文档节选:
• 重入锁和读写锁


    一、重入锁和读写锁的引入

    Java多线程中,我们知道可以使用synchronized关键字来实现线程间的同步互斥工作,那么其实还有一个更优秀的机制去完成这个“同步互斥”工作,它就是Lock对象,我们主要学习两种锁,重入锁和读写锁。它们具有比synchronized更为强大的功能,并且有嗅探锁定、多路分支等功能。

    二、重入锁(ReentrantLock)

    重入锁(ReentrantLock)是一个java.util.concurrent.locks包下实现了Lock接口的类,如下所示:

    1. public class ReentrantLock implements Lock{
    2. ...
    3. }

    重入锁在需要进行同步的代码部分加上锁定,但不要忘记最后一定要释放锁定,不然会造成锁永远无法释放,其它线程永远进不来的结果。 

    2.1 线程t1释放锁,线程t2获得锁 

    1. import java.util.concurrent.locks.Lock;
    2. import java.util.concurrent.locks.ReentrantLock;
    3. public class UseReentrantLock {
    4. private Lock lock = new ReentrantLock();
    5. public void method1() {
    6. lock.lock();
    7. try {
    8. System.out.println("当前线程:" + Thread.currentThread().getName() + "进入method1..");
    9. Thread.sleep(1000);
    10. System.out.println("当前线程:" + Thread.currentThread().getName() + "退出method1..");
    11. } catch (InterruptedException e) {
    12. e.printStackTrace();
    13. } finally {
    14. lock.unlock();
    15. }
    16. }
    17. public void method2() {
    18. lock.lock();
    19. try {
    20. System.out.println("当前线程:" + Thread.currentThread().getName() + "进入method2..");
    21. Thread.sleep(2000);
    22. System.out.println("当前线程:" + Thread.currentThread().getName() + "退出method2..");
    23. } catch (InterruptedException e) {
    24. e.printStackTrace();
    25. } finally {
    26. lock.unlock();
    27. }
    28. }
    29. public static void main(String[] args) {
    30. final UseReentrantLock ur = new UseReentrantLock();
    31. Thread t1 = new Thread(new Runnable() {
    32. @Override
    33. public void run() {
    34. ur.method1();
    35. }
    36. }, "t1");
    37. Thread t2 = new Thread(new Runnable() {
    38. @Override
    39. public void run() {
    40. ur.method2();
    41. }
    42. }, "t2");
    43. t1.start();
    44. t2.start();
    45. }
    46. }

    执行上述代码,其输出结果为:

    1. 当前线程:t1进入method1..

简短问题 1: 把讲重入锁的这段文字从“重入锁(ReentrantLock)是一”到“永远无法释放,其它线程永远进不来的结果。”重写一遍,其中的“重入锁”一律替换成“可重入锁”。
简短问题 2: 根据这篇讲重入锁的文字,判断下列说法是否正确,每项回答“是”或“否”,并原样引用起决定作用的原文:(a) 重入锁是java.util.concurrent.locks包下实现了Lock接口的类;(b) method2 中线程休眠 1000 毫秒;(c) 文中认为 Lock 对象的功能不如 synchronized 强大。
后面这些行与此无关。

已存储记录:
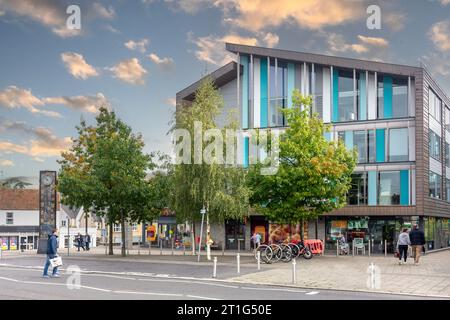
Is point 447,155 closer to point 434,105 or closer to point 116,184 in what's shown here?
point 434,105

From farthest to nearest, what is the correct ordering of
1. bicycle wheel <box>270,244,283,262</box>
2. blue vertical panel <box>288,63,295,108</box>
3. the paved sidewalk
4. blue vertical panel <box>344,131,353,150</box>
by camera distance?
1. blue vertical panel <box>288,63,295,108</box>
2. blue vertical panel <box>344,131,353,150</box>
3. bicycle wheel <box>270,244,283,262</box>
4. the paved sidewalk

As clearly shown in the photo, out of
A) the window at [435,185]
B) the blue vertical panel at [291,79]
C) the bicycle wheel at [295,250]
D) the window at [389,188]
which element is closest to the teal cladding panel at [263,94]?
the blue vertical panel at [291,79]

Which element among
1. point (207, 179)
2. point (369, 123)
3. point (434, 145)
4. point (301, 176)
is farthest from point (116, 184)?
point (434, 145)

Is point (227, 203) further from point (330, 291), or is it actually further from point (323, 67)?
point (323, 67)

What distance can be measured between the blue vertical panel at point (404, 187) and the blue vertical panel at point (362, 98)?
4887 millimetres

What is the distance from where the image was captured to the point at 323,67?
150 ft

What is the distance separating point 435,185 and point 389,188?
19.6 ft

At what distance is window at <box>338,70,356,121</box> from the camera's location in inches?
1754

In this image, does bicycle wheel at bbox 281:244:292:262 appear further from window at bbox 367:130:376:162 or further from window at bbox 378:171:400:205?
window at bbox 367:130:376:162

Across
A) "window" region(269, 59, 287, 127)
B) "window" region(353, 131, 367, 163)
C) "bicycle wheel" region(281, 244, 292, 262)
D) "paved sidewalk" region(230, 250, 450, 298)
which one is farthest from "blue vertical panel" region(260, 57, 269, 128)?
"paved sidewalk" region(230, 250, 450, 298)

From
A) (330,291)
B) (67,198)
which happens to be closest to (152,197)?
(67,198)

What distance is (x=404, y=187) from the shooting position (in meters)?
42.5

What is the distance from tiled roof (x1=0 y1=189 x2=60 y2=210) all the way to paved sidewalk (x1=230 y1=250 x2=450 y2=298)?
172ft

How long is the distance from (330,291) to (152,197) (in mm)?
20852
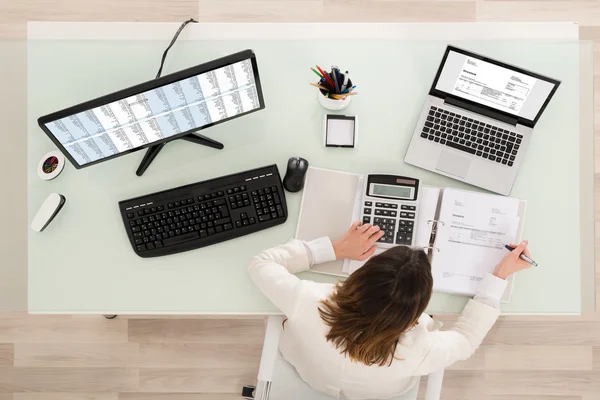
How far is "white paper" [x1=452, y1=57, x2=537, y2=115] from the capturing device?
4.50 feet

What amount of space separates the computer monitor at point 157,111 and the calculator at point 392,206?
0.39 meters

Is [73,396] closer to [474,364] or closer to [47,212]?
[47,212]

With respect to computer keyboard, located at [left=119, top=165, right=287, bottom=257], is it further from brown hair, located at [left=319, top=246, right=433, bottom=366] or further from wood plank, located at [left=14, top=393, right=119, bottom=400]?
wood plank, located at [left=14, top=393, right=119, bottom=400]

练习答案 1:
可重入锁(ReentrantLock)是一个java.util.concurrent.locks包下实现了Lock接口的类,如下所示:

    1. public class ReentrantLock implements Lock{
    2. ...
    3. }

    可重入锁在需要进行同步的代码部分加上锁定,但不要忘记最后一定要释放锁定,不然会造成锁永远无法释放,其它线程永远进不来的结果。

练习答案 2:
(a) 是:“重入锁(ReentrantLock)是一个java.util.concurrent.locks包下实现了Lock接口的类”
(b) 否:“Thread.sleep(2000);”
(c) 否:“它们具有比synchronized更为强大的功能”